Вернувшись, отец отдал в фонд обороны всё, что скопил перед войной на своих трёх ставках. Дед, узнав об этом из местной газеты, такой шаг не одобрил, как и раньше — запись в добровольцы.
— Умирать за эту власть? С какой стати?
— При чём тут власть! — горячился отец. — За страну, за Россию!
— Пусть эта страна сначала выпустит своих узников. Да заодно отправит воевать столько же мордоворотов, которые их охраняют.
— Я вас считал патриотом, Леонид Львович. Отец снова уехал в областной центр, с дедом не попрощавшись. Дед был спокоен и ровен, как всегда.
5. Клава и Валя
Увидев, как однажды вечером Антон гладит брюки, выбирает галстук, тётя Таня усмехнулась: «По старым адресам?» До этого по старым адресам он не ходил — как чувствовал: после первого же такого визита вся его размеренная провинциальная жизнь полетела в тартарары.
Валя была его второй первой любовью. Первой считалась Клава — любовь романтическая, с разорванными в мелкие клочки записками, которые полагалось составлять-склеивать по ночам, с цветами, бросаемыми в окно.
Это были целые экспедиции вдвоём с верным другом Петькой Змейко (верных друзей всегда зовут Петьками). Сначала, пока ещё не стемнело, полагалось с мрачным видом сделать две-три проходки между домами Клавы и Аси (Ася была той, чьи записки склеивал Петька). Путь предстоял не близкий — между пунктами по промерке шагами считалось километра три. Антон из природной словоохотливости порывался иногда заговорить, но Петька делал знак рукой: не надо, и суровые мужчины молчали.
Проходки эти были, однако ж, не совсем лишены прагматизма: по пути присматривался палисадник с подходящими кустами сирени. Сирень годилась не всякая.

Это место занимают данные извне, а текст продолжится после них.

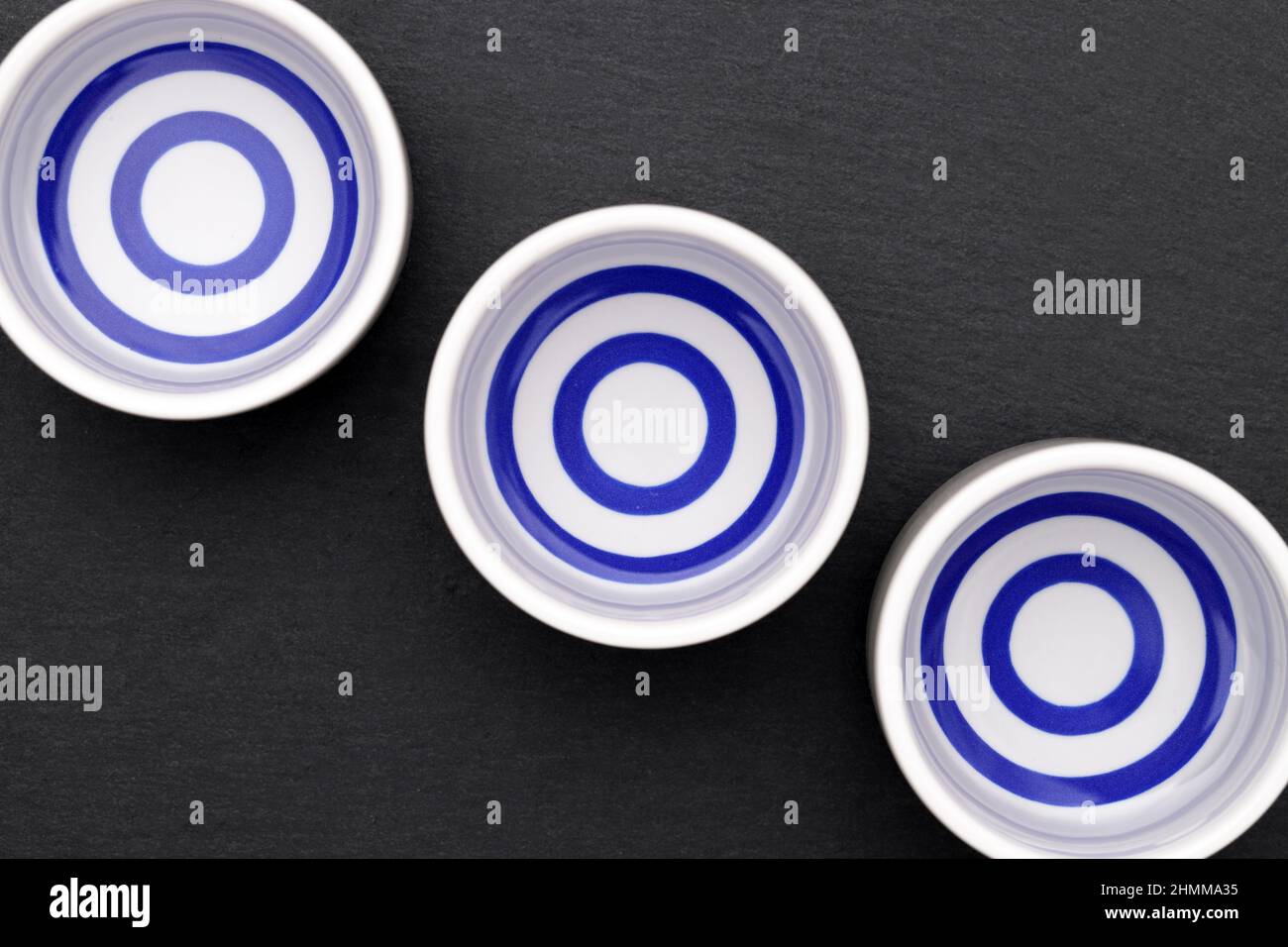 Japanischer Sake in traditioneller Keramik-Ochoko-Tasse auf schwarzem Hintergrund Stockfoto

Во-первых, решительно не подходила сирень из собственного сада — это пошло. Во- вторых, чужая сирень тоже нужна не первая попавшаяся, а только самого высокого качества: персидская, белая, махровая, в которой много цветков с пятью лепестками, чтобы получившая могла их отыскивать и загадывать желания. В-третьих, сирени надо было много. Требования к букету предъявлялись жёсткие: он должен еле-еле влезать в ведро.
К полуночи экспедиция завершалась, начиналось собственно действие. Огромные букеты туго обвязывались киперной лентой. Теперь каждый предстояло — нет, не оставить где-нибудь у порога или под окошком, — его следовало забросить непосредственно в комнату, чтобы она, открыв глаза, увидела букет первым из предметов окружающего мира и мучилась в догадках: откуда он взялся и от кого он? Конечно, к утру он мог и подзавять — и скорее всего; недурно б его доставить в сосуде с водой, но пока это было невыполнимо (хотя такой проект и обдумывался).